If you want actual aggregates that take multiple input arrays,
then you might be looking for my other extension, [`aggs_for_vecs`](https://github.com/pjungwir/aggs_for_vecs).
If this extension takes a column-store approach to your data, that one takes a row-store approach.
Installing
----------
This package installs like any Postgres extension. First say:
make && sudo make install
You will need to have `pg_config` in your path,
but normally that is already the case.
You can check with `which pg_config`.
Then in the database of your choice say:
CREATE EXTENSION aggs_for_arrays;
Functions
---------
The available functions are described below.
In general, these functions accept arrays of any integer or floating-point type,
namely `SMALLINT`, `INTEGER`, `BIGINT`, `REAL`, or `DOUBLE PRECISION` (aka `FLOAT`).
The return value will either be the same type (e.g. for a minimum),
a FLOAT (e.g. for a mean),
or an `INTEGER` type (e.g. for histogram bucket counts).

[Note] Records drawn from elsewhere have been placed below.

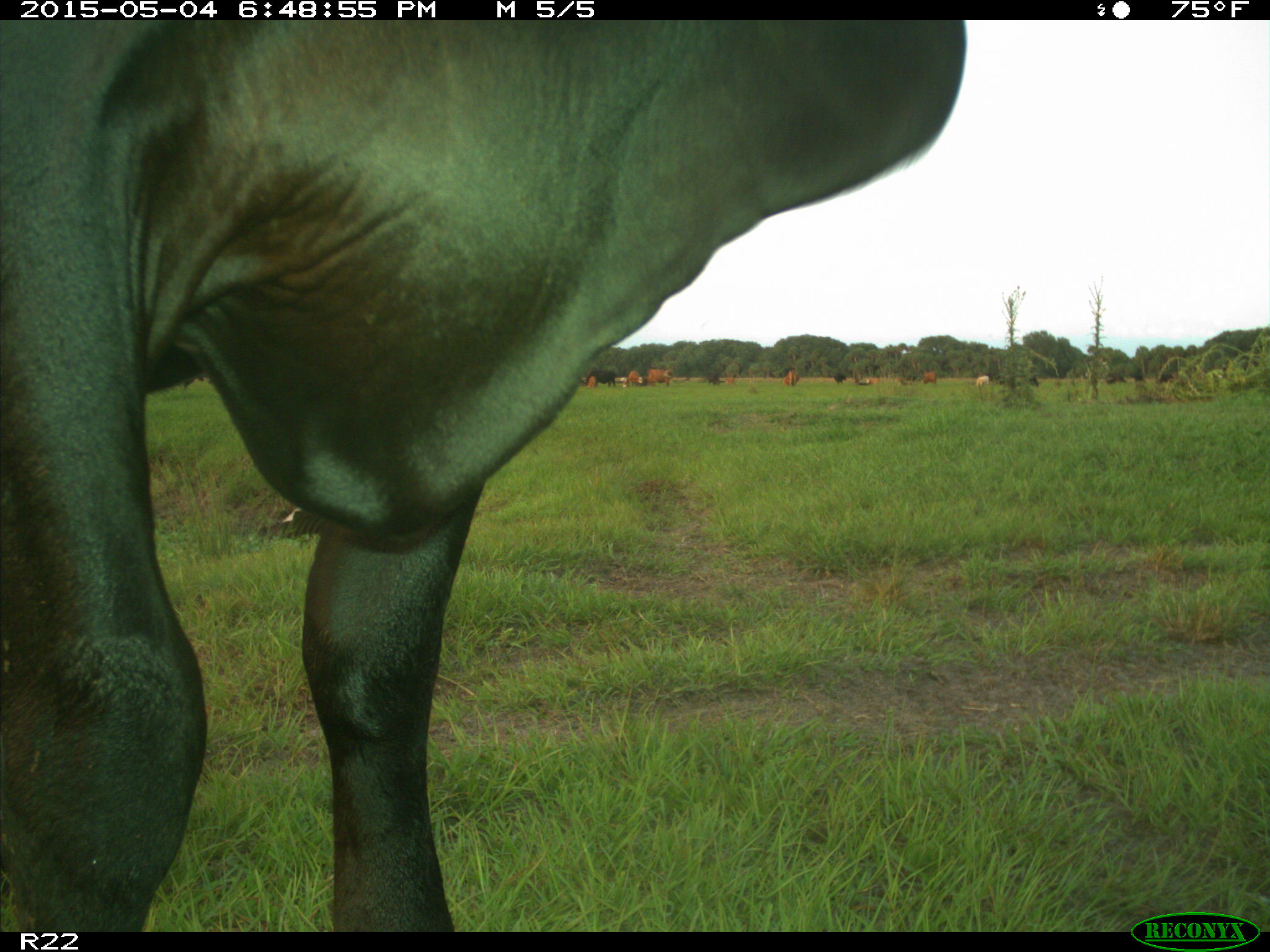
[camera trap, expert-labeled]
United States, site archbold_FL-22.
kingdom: Animalia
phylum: Chordata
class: Mammalia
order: Artiodactyla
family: Bovidae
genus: Bos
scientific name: Bos taurus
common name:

If a function can take any numeric type,
its types are shown as `T`.
#### `INTEGER[] array_to_hist(values T[], bucket_start T, bucket_width T, bucket_count INTEGER)`
Returns the bucket count based on the values and bucket characteristics you request.
#### `INTEGER[] array_to_hist_2d(x_values T[], y_values T[], x_bucket_start T, y_bucket_start T, x_bucket_width T, y_bucket_width T, x_bucket_count INTEGER, y_bucket_count INTEGER)`
Returns the bucket count as a 2-D array based on the values and bucket characteristics you request.
The data arrays `x_values` and `y_values` must be the same length.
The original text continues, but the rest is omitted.